■ **REQUEST 1**: Update the passage on suing for damages in Germany: give the stretch from "The general legal" through "roughly $5,000 to $10,000." again, with "German Civil Code" replaced by "Bürgerliches Gesetzbuch".
■ **REQUEST 2**: In the passage on suing for damages in Germany, roughly how much money does a severed thumb bring?
■ **REQUEST 3**:
Do these statements agree with the passage on suing for damages in Germany? Answer yes or no for each and quote the words that decide it.
(a) Punitive damages are a familiar concept in German law.
(b) Only a consumer protection organisation can be the plaintiff in a Musterfeststellungsklage.
(c) The Musterfeststellungsklage was introduced in 2015.

The general legal requirements to successfully sue someone in Germany based on tort are set out in title 27 of the German Civil Code, sections 823 et seqq. But don’t get your hopes up too high! In comparison to the USA and Britain, German courts usually award significantly less money when it comes to damage claims. The amount of compensation for pain and suffering (Schmerzensgeld) which is granted by German civil courts in personal injury cases is ridiculously low in the eyes of a U.S. litigation lawyer. A severed thumb, for example, “gets you” roughly $5,000 to $10,000.

The concept of punitive or exemplary damages is entirely unknown in Germany. Class actions, which U.S. lawyers take for granted to be available in cases like the German diesel scandal, are also not available under the German civil procedure rules. And don’t let anyone tell you something else: The new German litigation tool “Musterfeststellungsklage“, which was introduced in 2018 and which is sometimes — misleadingly — referred to as “German class action” (Sammelklage), is something entirely different and must not be confused with a U.S. style class action. The German Musterfeststellungsklage is only available in very limited circumstances and the plaintiff can only be a consumer protection organisation (Verbraucherschutzorganisation). And even if the consumer protection organisation is successful with the Musterfeststellungsklage, each individual claimant must still go to court to have the concrete damages of their individual cases assessed by the local court. The Musterfeststellungsklage ist only the first step, the actual value of the claim is determined in a second, ancillary law suit. All this makes the German “class action” a rather frustrating instrument.

■ **DATA SECTION**:
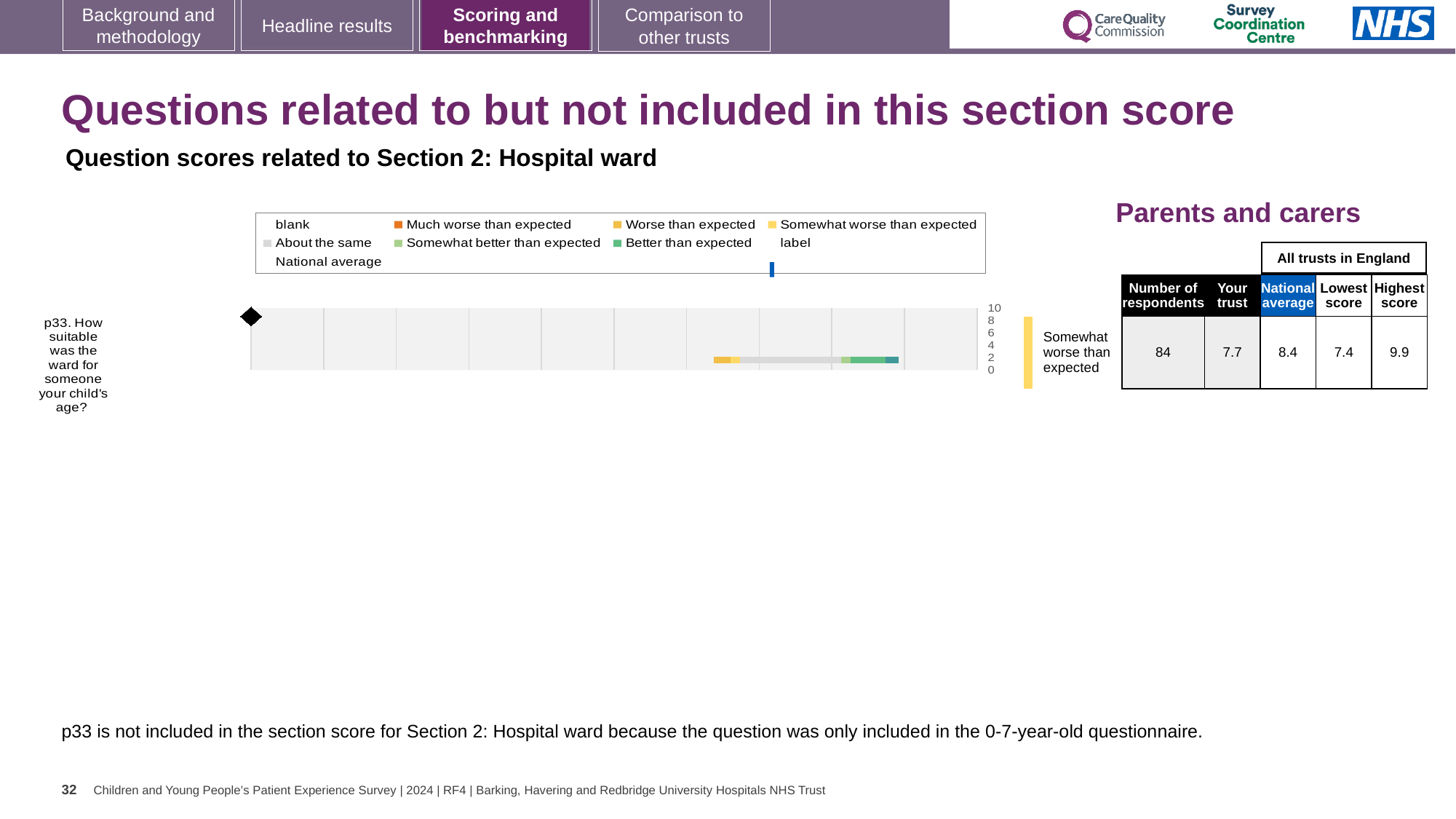
Which is larger for p33, the trust's score or the national average? National average What benchmark category is shown for the trust on p33? Somewhat worse than expected How many respondents answered p33? 84 What is the difference between the highest and lowest scores for p33? 2.5 How many questions are plotted in the chart? 1 Which question is plotted in the chart? p33. How suitable was the ward for someone your child's age? What is the lowest score among all trusts in England for p33? 7.4 What is the national average score for p33? 8.4 What is the highest score among all trusts in England for p33? 9.9 What kind of chart is used to show the p33 question score? Bar chart What is the 'Your trust' score for p33? 7.7 What is the difference between the national average and the trust's score for p33? 0.7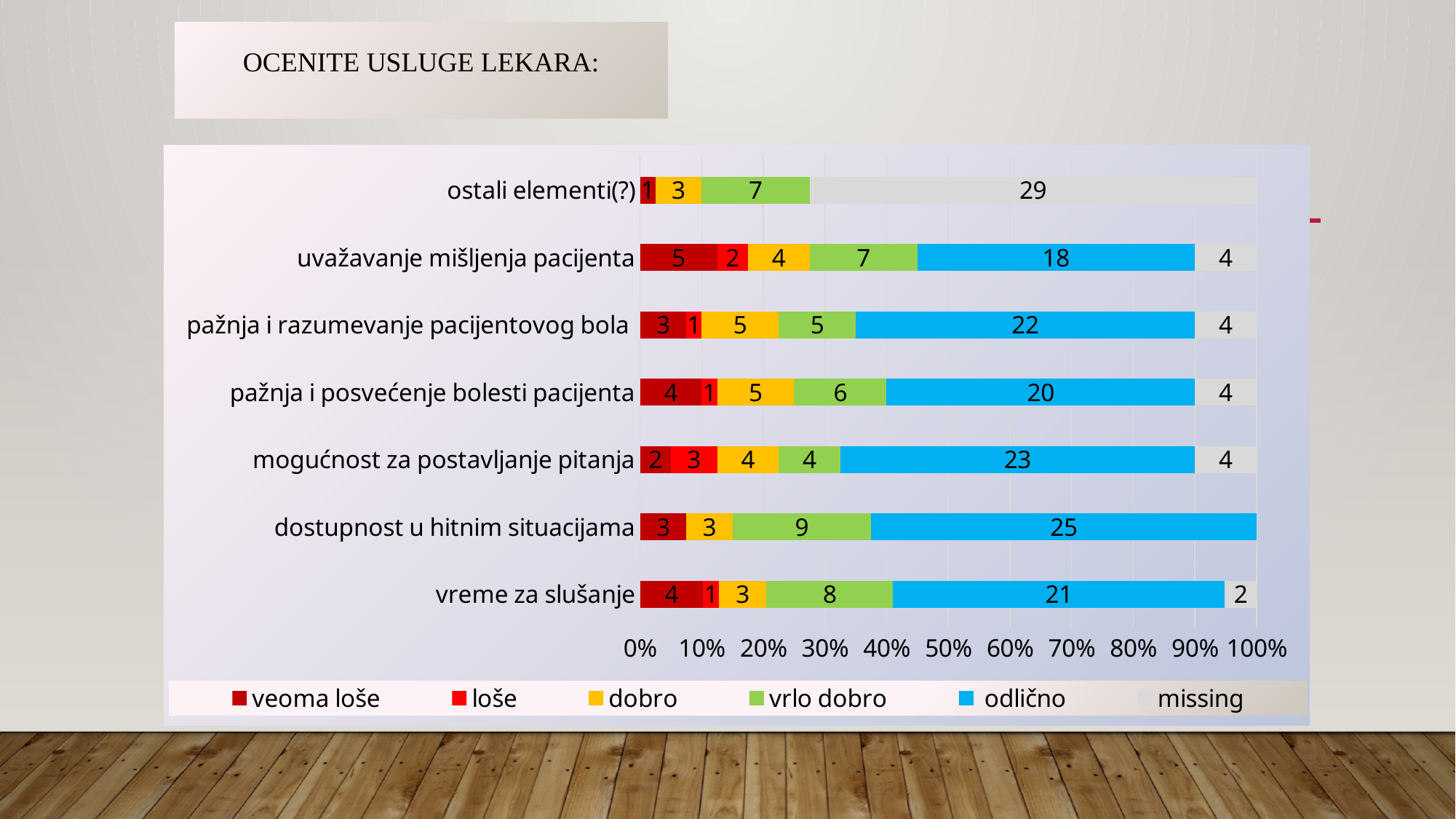
What is the total of all labelled segments in the 'uvažavanje mišljenja pacijenta' bar? 40 What is the 'vrlo dobro' value for 'vreme za slušanje'? 8 What kind of chart is shown on the slide? stacked bar chart Which category has the highest 'odlično' value? dostupnost u hitnim situacijama What is the 'missing' value for 'ostali elementi(?)'? 29 What is the 'odlično' value for 'dostupnost u hitnim situacijama'? 25 How many series does the legend list? 6 What is the difference between the 'odlično' values for 'mogućnost za postavljanje pitanja' and 'uvažavanje mišljenja pacijenta'? 5 Which is larger: the 'dobro' value for 'pažnja i razumevanje pacijentovog bola' or the 'dobro' value for 'vreme za slušanje'? pažnja i razumevanje pacijentovog bola How many categories are plotted on the chart? 7 What colour represents the 'odlično' series in the legend? blue Which category has the highest 'veoma loše' value? uvažavanje mišljenja pacijenta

■ **TASK OUTPUT 1**:
The general legal requirements to successfully sue someone in Germany based on tort are set out in title 27 of the Bürgerliches Gesetzbuch, sections 823 et seqq. But don’t get your hopes up too high! In comparison to the USA and Britain, German courts usually award significantly less money when it comes to damage claims. The amount of compensation for pain and suffering (Schmerzensgeld) which is granted by German civil courts in personal injury cases is ridiculously low in the eyes of a U.S. litigation lawyer. A severed thumb, for example, “gets you” roughly $5,000 to $10,000.

■ **TASK OUTPUT 2**: Roughly $5,000 to $10,000.

■ **TASK OUTPUT 3**:
(a) No: "The concept of punitive or exemplary damages is entirely unknown in Germany."
(b) Yes: "the plaintiff can only be a consumer protection organisation (Verbraucherschutzorganisation)"
(c) No: "which was introduced in 2018"